EXCERPTED PASSAGE>
________________

Makati

The Pageantry of the Peninsula Manila

Among the many hotels today in Metro Manila, few could match the iconic presence of the Peninsula Manila Hotel. Sure, it does not have a towering presence that many hotels in the metropolis command (both wings of the hotel only are 11 floors high), but it has managed to make quite an imprint in the cityscape thanks to its design, location, and history.

The facade facing Apartment Drive

Let’s start with the history part. The hotel was built in the mid-1970s to be one of the venues where the delegates of the forthcoming annual meeting of the International Monetary Fund Board in 1976 (set to be held in Manila) will be staying. The driving force behind the hotel’s construction is the Peninsula Hotel group, one of the famous hoteliers in Hong Kong behind the renowned hotel the Peninsula.

The iconic Peninsula Hong Kong (image courtesy of The Peninsula)

The Manila site is actually going to be the Peninsula’s first hotel outside Hong Kong. And it wanted to make that first venture a good one. It tapped the services of one of the country’s foremost architects of the time. No, it’s not Leandro Locsin but actually Gabriel Formoso, the same architect behind the Club Filipino in San Juan and the Bangko Sentral ng Pilipinas building along Manila Bay. The mistake can be forgiven since Formoso at that time employed brutalist architecture in his works, and the Peninsula Manila was no exception.

But on that matter, some will point out the famous fountain cascading fountains at the hotel’s exterior at the corner of Ayala and Makati Avenues. In reality though, that was a product of the later renovations made to the hotel by Formoso in the 1990s, which resulted in a disconnect in design between the brutalist original and the neoclassical additions. (including the grand entrance/podium at the back along Apartment Drive) Nevertheless, the fountains have become such a landmark in the Makati business district that the moment you see it, you know you are in the heart of the metropolis’ premier financial district.

The opening of the hotel was an exciting time for the Makati CBD as 3 other hotels opened around the same period in the 1970s: Hotel Intercontinental Manila, Mandarin Oriental Manila, and Manila Garden Hotel, which we now know today as Dusit Thani. However, with the many changes that have marked the Makati CBD since then, only Peninsula Manila and Dusit Thani stand as remnants of that period of growth and have largely remained the same appearance-wise.

________________

THE DATA>

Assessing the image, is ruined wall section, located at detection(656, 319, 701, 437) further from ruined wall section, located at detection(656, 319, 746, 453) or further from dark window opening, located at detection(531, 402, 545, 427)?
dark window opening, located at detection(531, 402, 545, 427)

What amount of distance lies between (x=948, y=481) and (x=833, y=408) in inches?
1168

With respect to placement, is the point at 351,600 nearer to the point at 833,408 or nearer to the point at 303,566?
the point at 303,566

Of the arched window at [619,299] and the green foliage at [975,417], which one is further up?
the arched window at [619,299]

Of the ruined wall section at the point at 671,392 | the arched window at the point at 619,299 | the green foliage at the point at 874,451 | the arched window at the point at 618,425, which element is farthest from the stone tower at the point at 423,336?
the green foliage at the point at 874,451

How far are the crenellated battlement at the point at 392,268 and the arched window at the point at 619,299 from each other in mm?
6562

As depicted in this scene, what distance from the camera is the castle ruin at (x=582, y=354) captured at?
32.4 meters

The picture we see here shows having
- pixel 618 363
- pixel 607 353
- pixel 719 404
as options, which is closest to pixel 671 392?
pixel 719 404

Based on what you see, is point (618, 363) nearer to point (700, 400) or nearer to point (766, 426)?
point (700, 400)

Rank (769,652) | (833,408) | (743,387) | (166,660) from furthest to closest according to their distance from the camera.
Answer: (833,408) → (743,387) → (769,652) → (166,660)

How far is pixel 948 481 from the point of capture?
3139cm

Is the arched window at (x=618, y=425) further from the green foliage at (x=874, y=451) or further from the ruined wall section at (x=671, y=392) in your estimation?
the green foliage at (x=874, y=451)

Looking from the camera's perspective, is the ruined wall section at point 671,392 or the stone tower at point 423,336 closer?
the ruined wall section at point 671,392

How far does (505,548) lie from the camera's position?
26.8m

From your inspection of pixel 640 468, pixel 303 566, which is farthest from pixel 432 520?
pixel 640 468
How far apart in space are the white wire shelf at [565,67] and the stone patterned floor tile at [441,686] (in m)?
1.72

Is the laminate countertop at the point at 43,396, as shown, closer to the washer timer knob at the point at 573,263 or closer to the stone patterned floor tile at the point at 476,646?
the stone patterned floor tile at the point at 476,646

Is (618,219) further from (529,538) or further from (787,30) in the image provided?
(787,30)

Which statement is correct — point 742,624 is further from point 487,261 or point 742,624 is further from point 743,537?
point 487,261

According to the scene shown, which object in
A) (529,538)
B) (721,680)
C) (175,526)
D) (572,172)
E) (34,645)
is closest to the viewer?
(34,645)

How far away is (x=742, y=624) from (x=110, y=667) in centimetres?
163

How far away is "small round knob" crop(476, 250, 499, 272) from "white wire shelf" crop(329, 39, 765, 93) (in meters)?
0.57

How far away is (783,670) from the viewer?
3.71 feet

________________

EXERCISE INSTRUCTIONS>
• A. Please switch "viewer" to "camera" in the records from the line holding "Is (618,219) further" through the end of the records, inclusive, and give those lines again with everything else unchanged.
• B. Pick up the piece on the Peninsula Manila hotel after its final sentence and carry it forward.

ANSWERS FOR THE EXERCISE>
• A.
Is (618,219) further from (529,538) or further from (787,30) in the image provided?
(787,30)

Which statement is correct — point 742,624 is further from point 487,261 or point 742,624 is further from point 743,537?
point 487,261

According to the scene shown, which object in
A) (529,538)
B) (721,680)
C) (175,526)
D) (572,172)
E) (34,645)
is closest to the camera?
(34,645)

How far away is (x=742, y=624) from (x=110, y=667) in centimetres?
163

How far away is "small round knob" crop(476, 250, 499, 272) from "white wire shelf" crop(329, 39, 765, 93) (in meters)?
0.57

How far away is (783,670) from the camera?
3.71 feet

• B.
The Peninsula Manila Hotel was a smash hit for locals and tourists alike. This buoyed the Peninsula Group to go further in its international expansion plans, eventually putting up Peninsula hotels in New York, Shanghai, Tokyo, and Beverly Hills. As for the hotel itself, it would go on to figure in history anew on November 29, 2007, when a group led by former Philippine Navy officer, detained mutineer, and then newly-elected senator Antonio Trillanes IV walked out of court and sieged the hotel to call for the ouster of then-President Gloria Macapagal-Arroyo. It turned out to be a one-day affair however, when armored fighting vehicles of the Philippine military stormed the lobby, causing Trillanes and his group to surrender. Hotel operations resumed a few days later.

The military and their armored vehicle storming the hotel lobby (image courtesy of BBC News)

That particular incident aside, the Peninsula Manila remains one of Manila’s top hotels of choice. Its lobby is perhaps one of the most iconic and scenic lobbies one can find in Manila hotels. It also helps that it hosts two popular dining and entertainment places: the Filipino restaurant Escolta and the popular bar/lounge Salon de Ning.

Escolta Restaurant in the Peninsula Manila
Salon de Ning at the Peninsula Manila

It would not be an overstatement to say that the Peninsula Manila has made a deep imprint in the cityscape that it has become an indelible part of the city in the process. One can only hope that it will remain to be an iconic part of the cityscape in the years to come, despite the possibility of a wrecking ball before it hits its 50th. Crossing fingers that it will not happen.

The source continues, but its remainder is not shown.